Saved entries
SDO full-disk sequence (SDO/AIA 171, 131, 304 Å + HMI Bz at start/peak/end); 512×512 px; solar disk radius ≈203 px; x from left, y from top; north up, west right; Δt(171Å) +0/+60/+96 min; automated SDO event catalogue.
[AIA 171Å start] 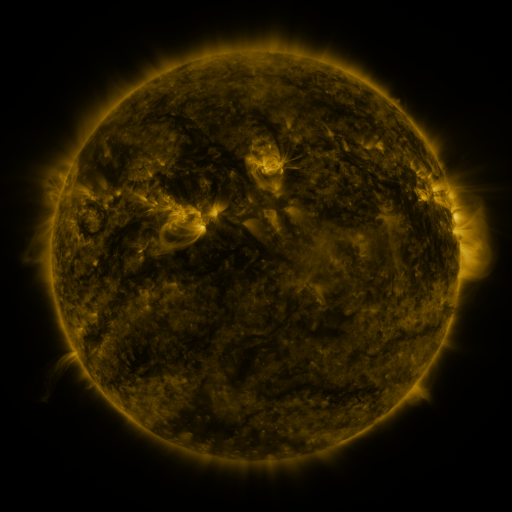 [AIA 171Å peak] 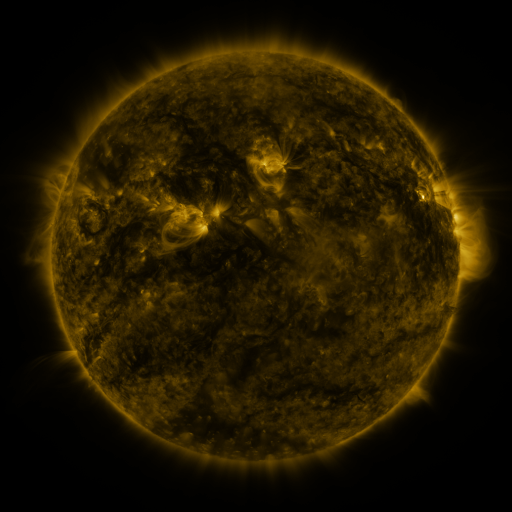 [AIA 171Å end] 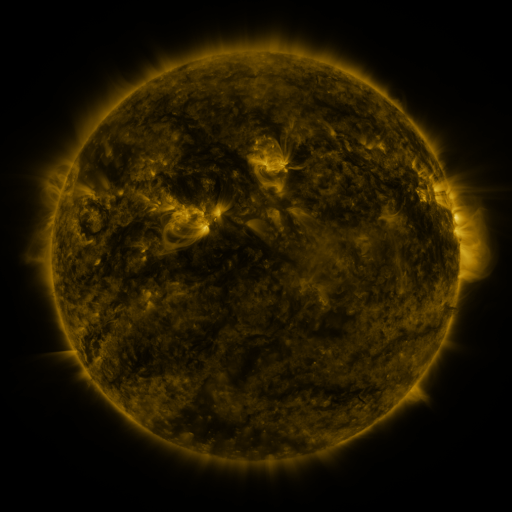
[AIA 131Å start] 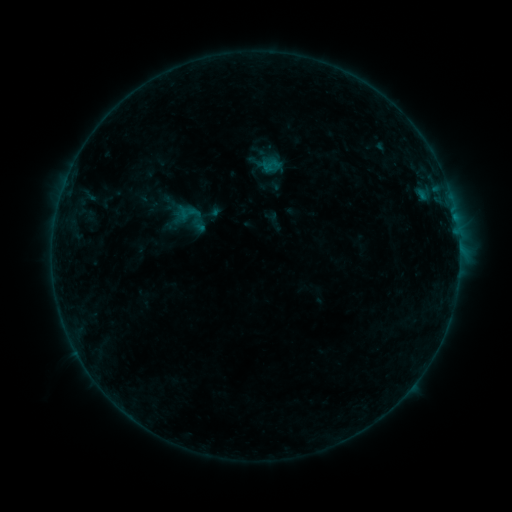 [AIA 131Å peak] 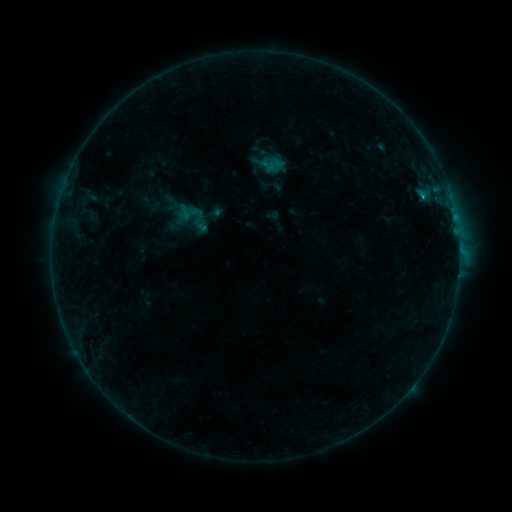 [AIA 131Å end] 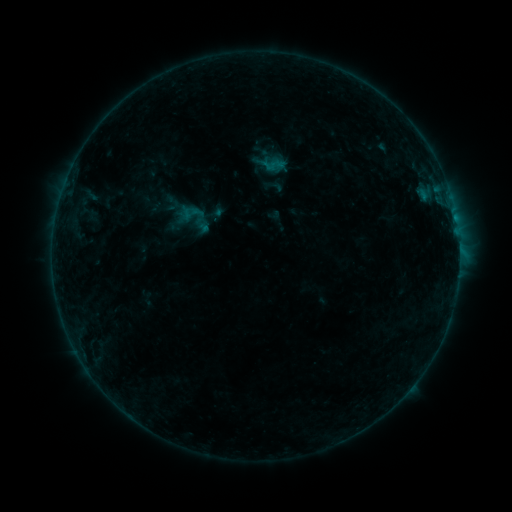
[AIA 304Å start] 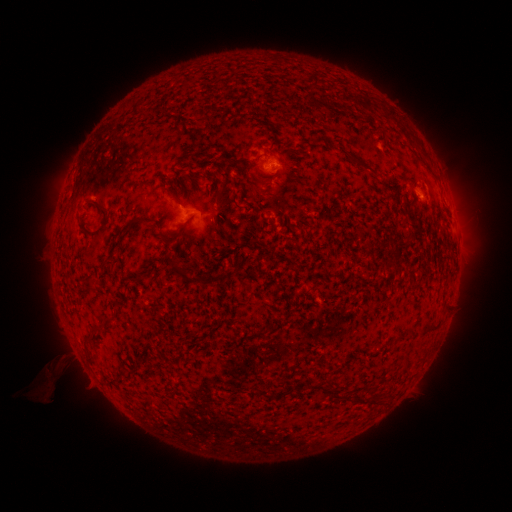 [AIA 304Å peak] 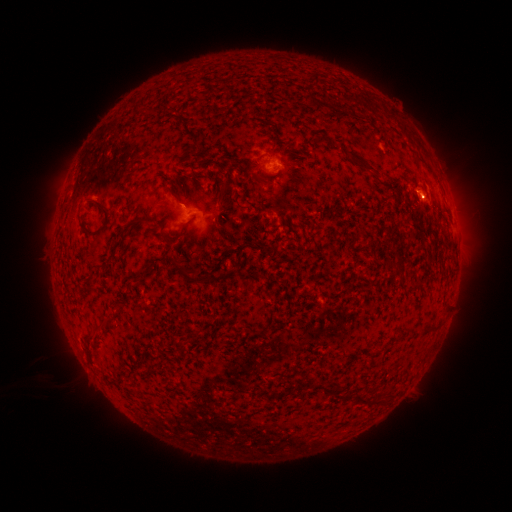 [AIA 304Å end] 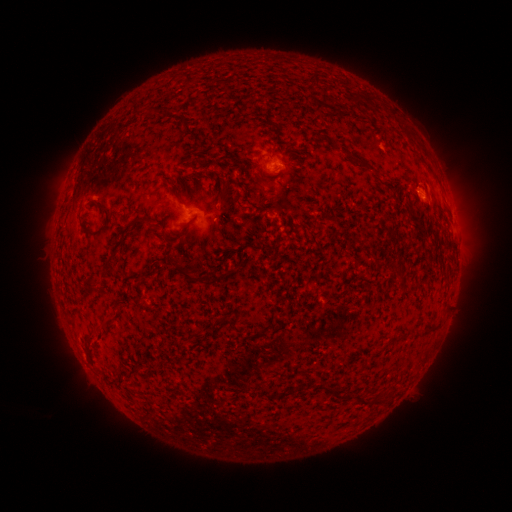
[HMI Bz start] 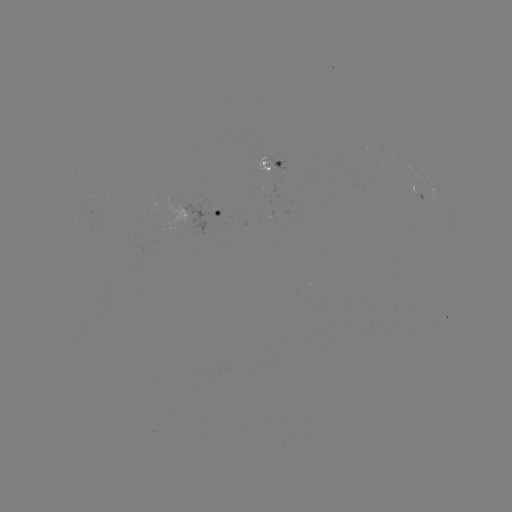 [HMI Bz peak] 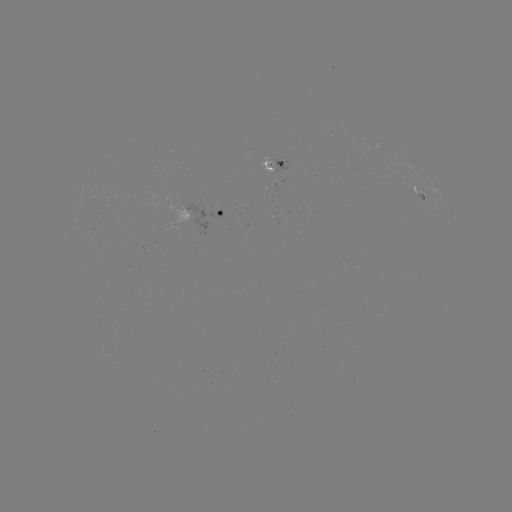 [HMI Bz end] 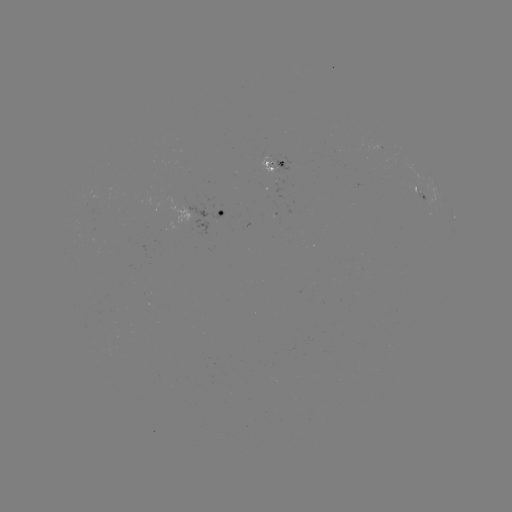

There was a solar emerging-flux region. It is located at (142, 250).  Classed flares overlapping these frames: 1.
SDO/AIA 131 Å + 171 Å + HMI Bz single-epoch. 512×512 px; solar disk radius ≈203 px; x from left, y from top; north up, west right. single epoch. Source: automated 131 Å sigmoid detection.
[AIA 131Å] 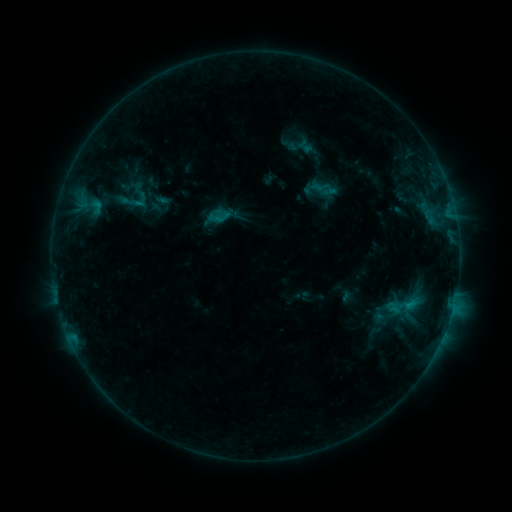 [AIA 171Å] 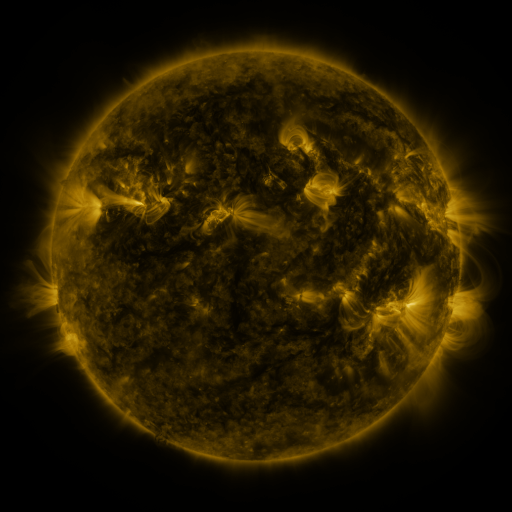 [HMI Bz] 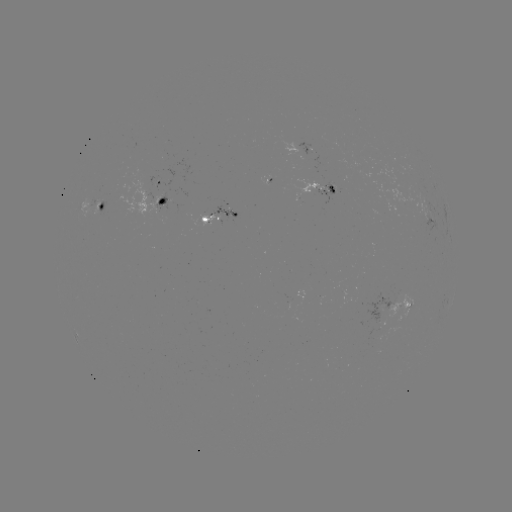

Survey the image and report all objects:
sigmoid: (136, 199)
sigmoid: (401, 306)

# Problem:
Count the lines above that contain the word "west". Reply with the number only.

# Task output:
2